- _Exercise objective_:
For this exercise, retype the lines from the one that holds "New Era Carolina" through the one that holds "Rain Beach Emerald" in the records below, both included, exactly and without pictures.

- _Provided information_:
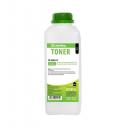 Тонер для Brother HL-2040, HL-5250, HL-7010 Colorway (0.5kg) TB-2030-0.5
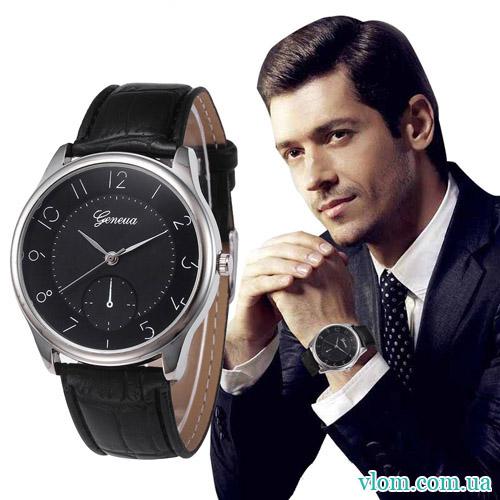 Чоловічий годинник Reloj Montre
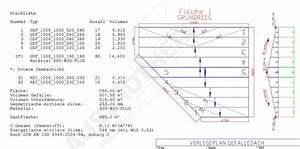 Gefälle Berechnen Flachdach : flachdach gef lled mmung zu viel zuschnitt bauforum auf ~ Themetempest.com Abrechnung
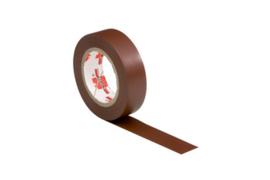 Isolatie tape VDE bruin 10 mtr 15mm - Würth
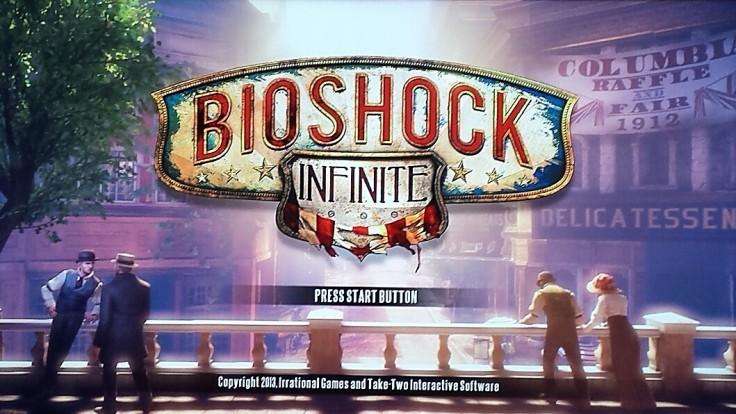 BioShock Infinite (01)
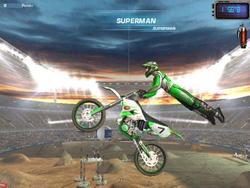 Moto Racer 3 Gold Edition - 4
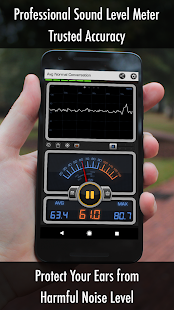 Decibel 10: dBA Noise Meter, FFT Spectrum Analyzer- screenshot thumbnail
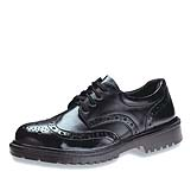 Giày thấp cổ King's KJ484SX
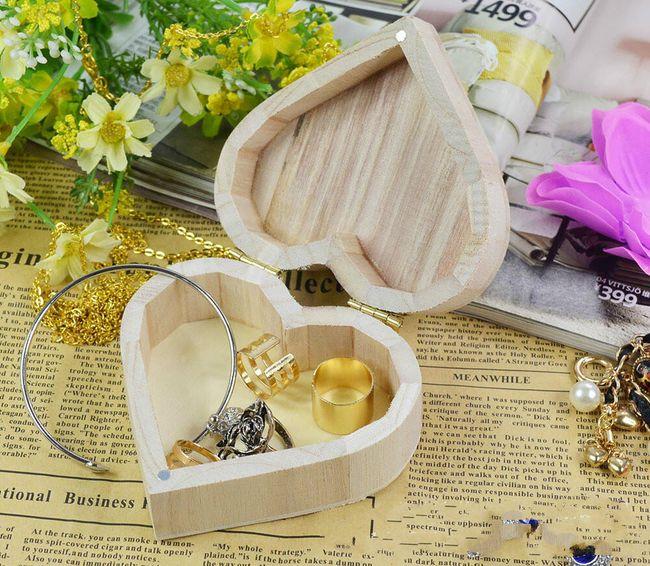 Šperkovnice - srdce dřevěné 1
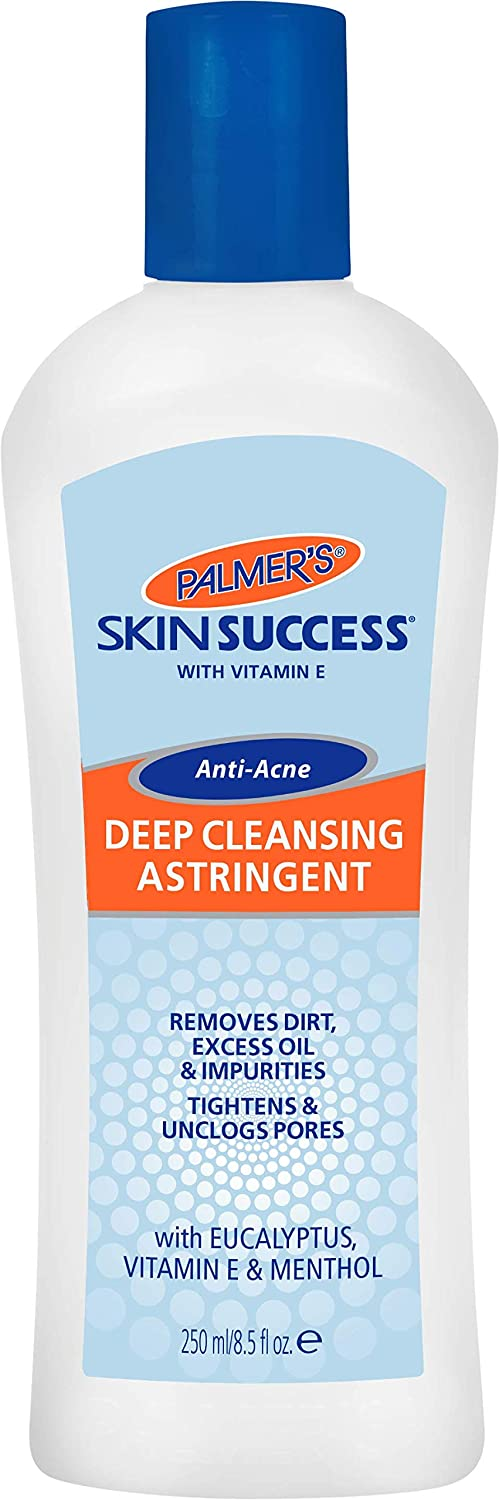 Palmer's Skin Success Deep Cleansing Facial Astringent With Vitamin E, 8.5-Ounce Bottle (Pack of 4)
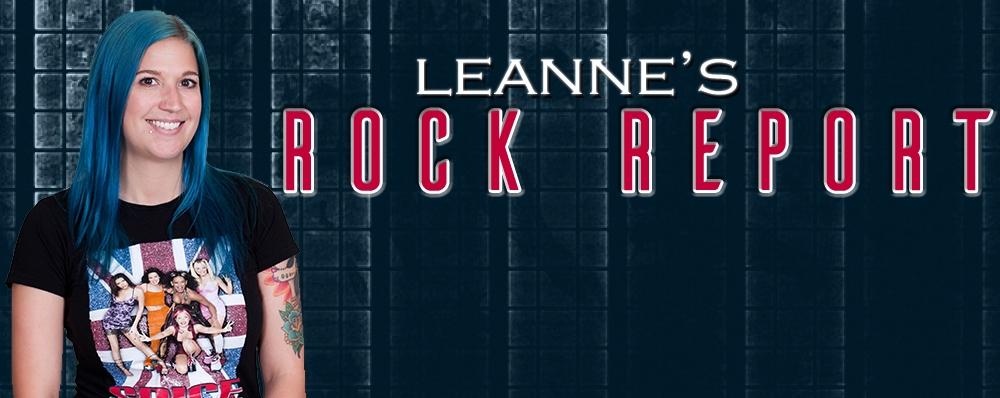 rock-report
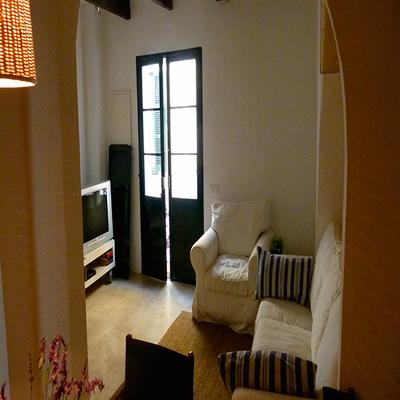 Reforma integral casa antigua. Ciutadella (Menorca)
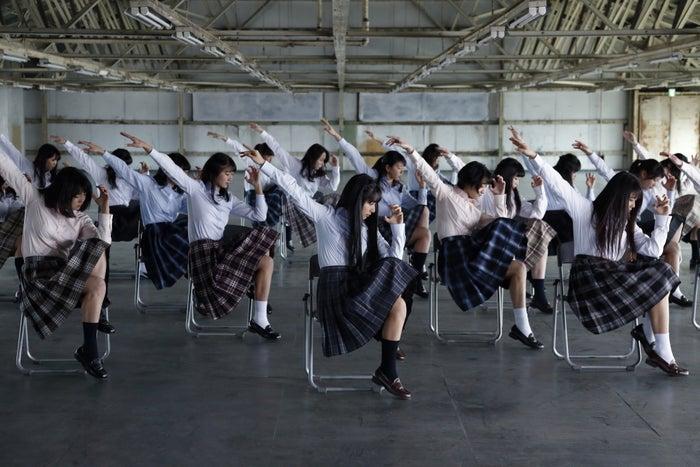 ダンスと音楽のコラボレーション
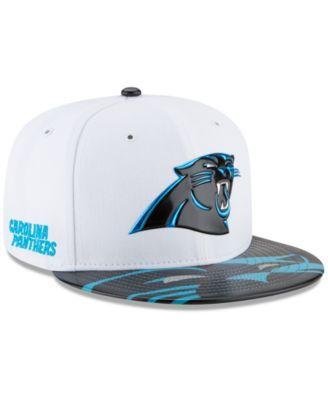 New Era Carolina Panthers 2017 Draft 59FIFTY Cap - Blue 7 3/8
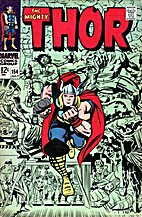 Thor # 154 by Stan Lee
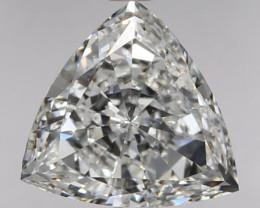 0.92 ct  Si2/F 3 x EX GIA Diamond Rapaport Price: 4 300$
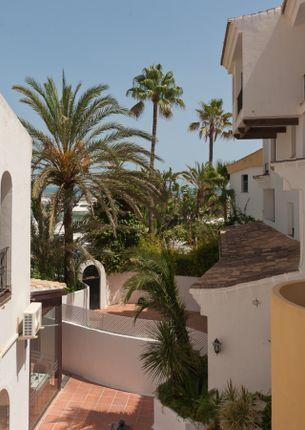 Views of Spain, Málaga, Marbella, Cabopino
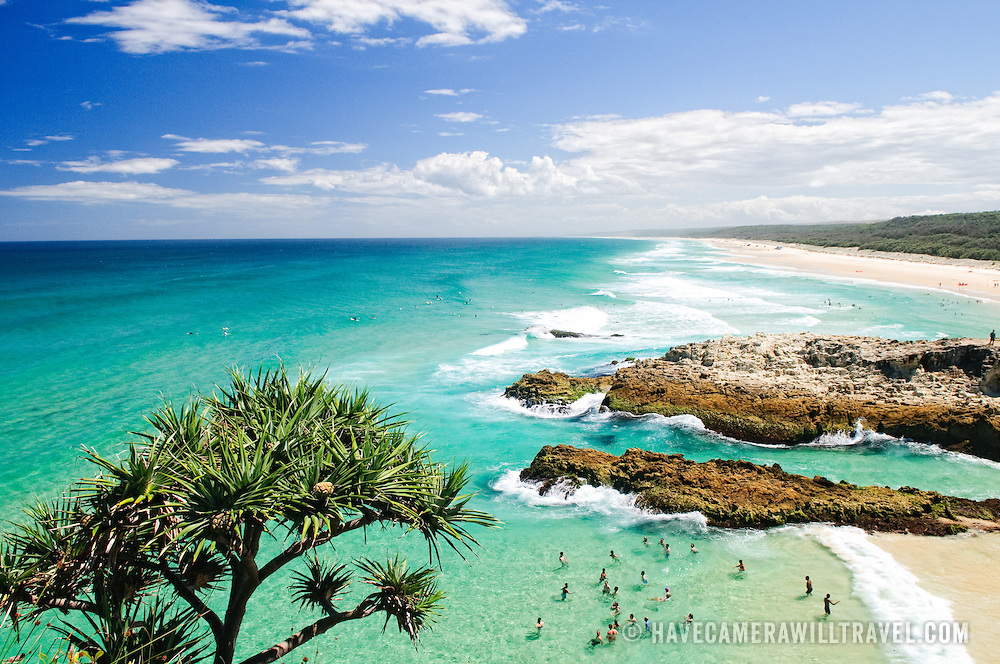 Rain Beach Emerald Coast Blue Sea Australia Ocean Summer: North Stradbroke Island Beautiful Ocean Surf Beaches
---
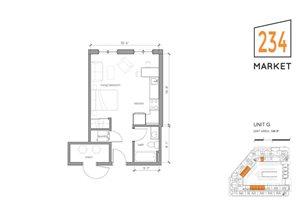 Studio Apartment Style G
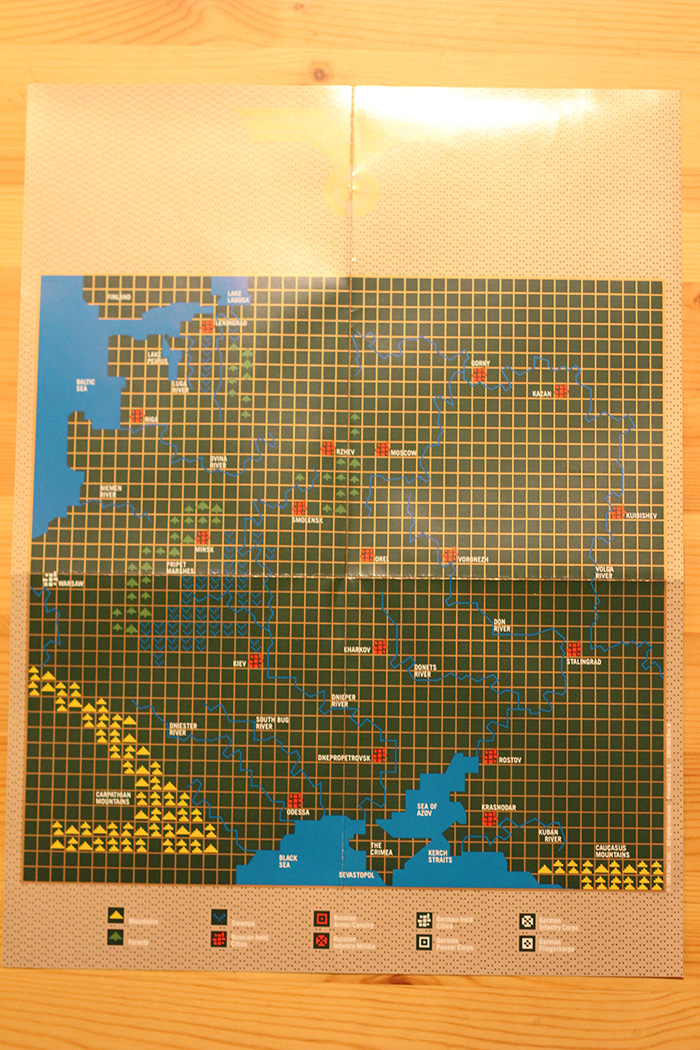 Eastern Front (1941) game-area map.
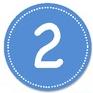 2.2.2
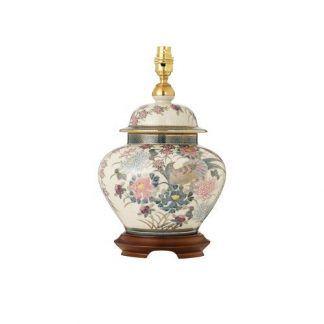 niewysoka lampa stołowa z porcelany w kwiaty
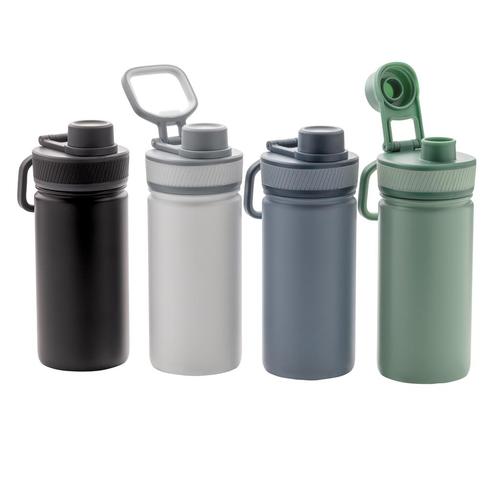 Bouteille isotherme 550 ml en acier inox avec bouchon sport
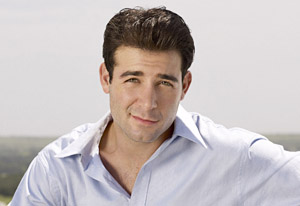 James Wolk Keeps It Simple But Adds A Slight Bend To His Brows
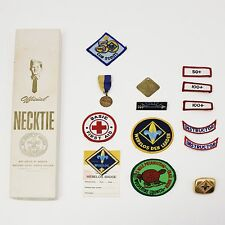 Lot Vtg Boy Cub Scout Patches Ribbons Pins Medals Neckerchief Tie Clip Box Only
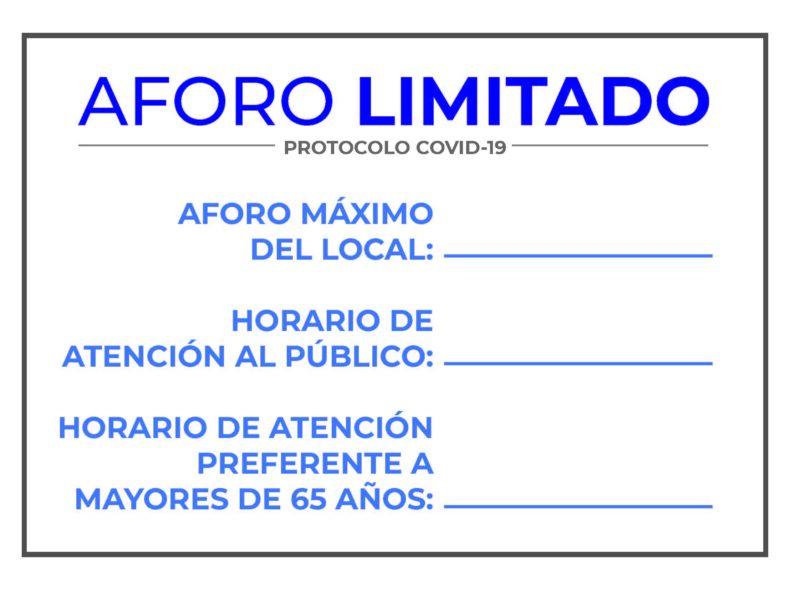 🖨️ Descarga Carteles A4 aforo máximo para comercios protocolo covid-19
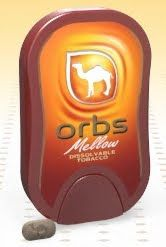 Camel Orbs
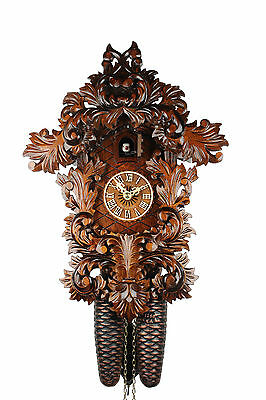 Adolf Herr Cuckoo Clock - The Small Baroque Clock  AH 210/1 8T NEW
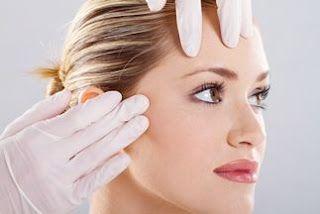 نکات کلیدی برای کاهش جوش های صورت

- _Written answer_:
 New Era Carolina Panthers 2017 Draft 59FIFTY Cap - Blue 7 3/8
 Thor # 154 by Stan Lee
 0.92 ct  Si2/F 3 x EX GIA Diamond Rapaport Price: 4 300$
 Views of Spain, Málaga, Marbella, Cabopino
 Rain Beach Emerald Coast Blue Sea Australia Ocean Summer: North Stradbroke Island Beautiful Ocean Surf Beaches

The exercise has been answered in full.